▸ **Énoncé 1**
D'après le texte sur Fra Angelico, comment sa peinture en vient-elle à se montrer comme un très subtil champ d'exégèse ?
▸ **Énoncé 2**
Veuillez citer mot pour mot le passage du texte sur Fra Angelico qui commence à « On voit en effet » et se termine à « l'élévation mystique (anagogia). ».

ANGELICO FRA (1400 env.-1455)
La peinture comme exégèse
Il n'y a donc pas, dans l'art de Fra Angelico, qu'une simple rhétorique de la prédication destinée à inculquer les vérités chrétiennes fondamentales aux laïcs florentins du xve siècle. Il y a aussi cette exigence d'une « mémoire du mystère », exigence qui se manifeste au plus haut point dans les fresques de San Marco : alors, la peinture porte ses moyens à l'extrême de la concision figurative, méditant les saintes Écritures au-delà de toute istoria, de toute anecdote, au-delà même de toute iconographie au sens classique. En cherchant à toucher l'« œil spirituel », en cherchant à se donner comme un Giardino di orazione (genre d'ouvrages fort médités à cette époque), la peinture d'Angelico se démontre alors comme un très subtil champ d'exégèse.
On voit en effet les significations scripturaires s'épanouir dans toute la peinture d'Angelico à la manière de ces textes immenses qui, au Moyen Âge, faisaient proliférer le sens de chaque mot ou de chaque passage biblique. Dans les principaux thèmes qu'il aura ainsi traités – l'Annonciation, la maternité divine, la Crucifixion, le couronnement de la Vierge –, Fra Angelico se sera attaché, toujours, à dépasser la simple image, la simple représentation des motifs ; et, selon le système canonique de la pensée exégétique, il aura cherché, par-delà chaque histoire (historia), à indiquer une leçon morale (tropologia), une vérité doctrinale (allegoria) et même un support de l'élévation mystique (anagogia).

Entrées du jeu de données

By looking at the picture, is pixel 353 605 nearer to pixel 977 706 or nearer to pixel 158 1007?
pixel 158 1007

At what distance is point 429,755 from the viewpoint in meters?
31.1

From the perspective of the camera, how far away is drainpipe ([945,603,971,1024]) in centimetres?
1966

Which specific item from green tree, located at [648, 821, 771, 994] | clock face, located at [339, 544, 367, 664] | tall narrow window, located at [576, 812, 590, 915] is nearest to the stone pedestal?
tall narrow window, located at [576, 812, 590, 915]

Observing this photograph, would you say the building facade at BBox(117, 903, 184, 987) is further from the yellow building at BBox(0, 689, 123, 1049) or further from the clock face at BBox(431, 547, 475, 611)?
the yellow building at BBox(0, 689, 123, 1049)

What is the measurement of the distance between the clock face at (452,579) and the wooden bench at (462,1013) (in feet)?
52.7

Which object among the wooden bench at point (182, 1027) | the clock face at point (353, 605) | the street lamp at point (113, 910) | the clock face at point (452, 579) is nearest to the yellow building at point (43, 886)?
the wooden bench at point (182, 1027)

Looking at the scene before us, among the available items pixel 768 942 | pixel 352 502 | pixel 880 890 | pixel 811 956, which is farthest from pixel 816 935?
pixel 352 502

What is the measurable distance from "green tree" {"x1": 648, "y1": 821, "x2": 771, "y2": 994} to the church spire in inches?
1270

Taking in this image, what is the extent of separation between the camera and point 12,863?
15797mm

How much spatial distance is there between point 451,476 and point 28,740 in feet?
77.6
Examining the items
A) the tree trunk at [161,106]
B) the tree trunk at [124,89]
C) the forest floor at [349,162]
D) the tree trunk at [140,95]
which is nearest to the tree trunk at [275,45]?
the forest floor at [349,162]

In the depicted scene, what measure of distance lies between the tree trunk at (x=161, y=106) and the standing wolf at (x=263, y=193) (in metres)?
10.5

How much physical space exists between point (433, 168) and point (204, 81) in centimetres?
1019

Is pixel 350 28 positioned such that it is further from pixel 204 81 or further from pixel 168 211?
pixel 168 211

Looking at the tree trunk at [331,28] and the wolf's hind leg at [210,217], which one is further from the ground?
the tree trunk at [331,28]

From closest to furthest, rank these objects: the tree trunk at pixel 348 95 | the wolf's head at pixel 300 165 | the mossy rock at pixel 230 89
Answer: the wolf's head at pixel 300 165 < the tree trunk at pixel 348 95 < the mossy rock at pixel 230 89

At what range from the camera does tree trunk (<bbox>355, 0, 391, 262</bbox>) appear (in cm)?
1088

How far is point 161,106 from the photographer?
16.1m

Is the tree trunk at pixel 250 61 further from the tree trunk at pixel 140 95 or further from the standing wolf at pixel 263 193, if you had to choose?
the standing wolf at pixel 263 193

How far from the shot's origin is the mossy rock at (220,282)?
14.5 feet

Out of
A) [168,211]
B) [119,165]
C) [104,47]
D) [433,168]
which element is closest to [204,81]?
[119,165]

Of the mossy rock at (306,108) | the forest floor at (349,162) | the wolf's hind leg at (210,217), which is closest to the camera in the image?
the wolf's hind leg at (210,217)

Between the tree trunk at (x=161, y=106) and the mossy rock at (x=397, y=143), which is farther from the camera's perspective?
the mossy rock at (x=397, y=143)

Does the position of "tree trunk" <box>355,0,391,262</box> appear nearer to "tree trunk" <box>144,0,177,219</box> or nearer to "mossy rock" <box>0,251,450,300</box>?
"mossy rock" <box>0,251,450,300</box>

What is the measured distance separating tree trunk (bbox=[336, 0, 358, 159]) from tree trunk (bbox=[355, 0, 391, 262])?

▸ **Réponse attendue 1**
Elle y parvient en cherchant à toucher l'« œil spirituel » et à se donner comme un Giardino di orazione, genre d'ouvrages fort médités à cette époque.

▸ **Réponse attendue 2**
On voit en effet les significations scripturaires s'épanouir dans toute la peinture d'Angelico à la manière de ces textes immenses qui, au Moyen Âge, faisaient proliférer le sens de chaque mot ou de chaque passage biblique. Dans les principaux thèmes qu'il aura ainsi traités – l'Annonciation, la maternité divine, la Crucifixion, le couronnement de la Vierge –, Fra Angelico se sera attaché, toujours, à dépasser la simple image, la simple représentation des motifs ; et, selon le système canonique de la pensée exégétique, il aura cherché, par-delà chaque histoire (historia), à indiquer une leçon morale (tropologia), une vérité doctrinale (allegoria) et même un support de l'élévation mystique (anagogia).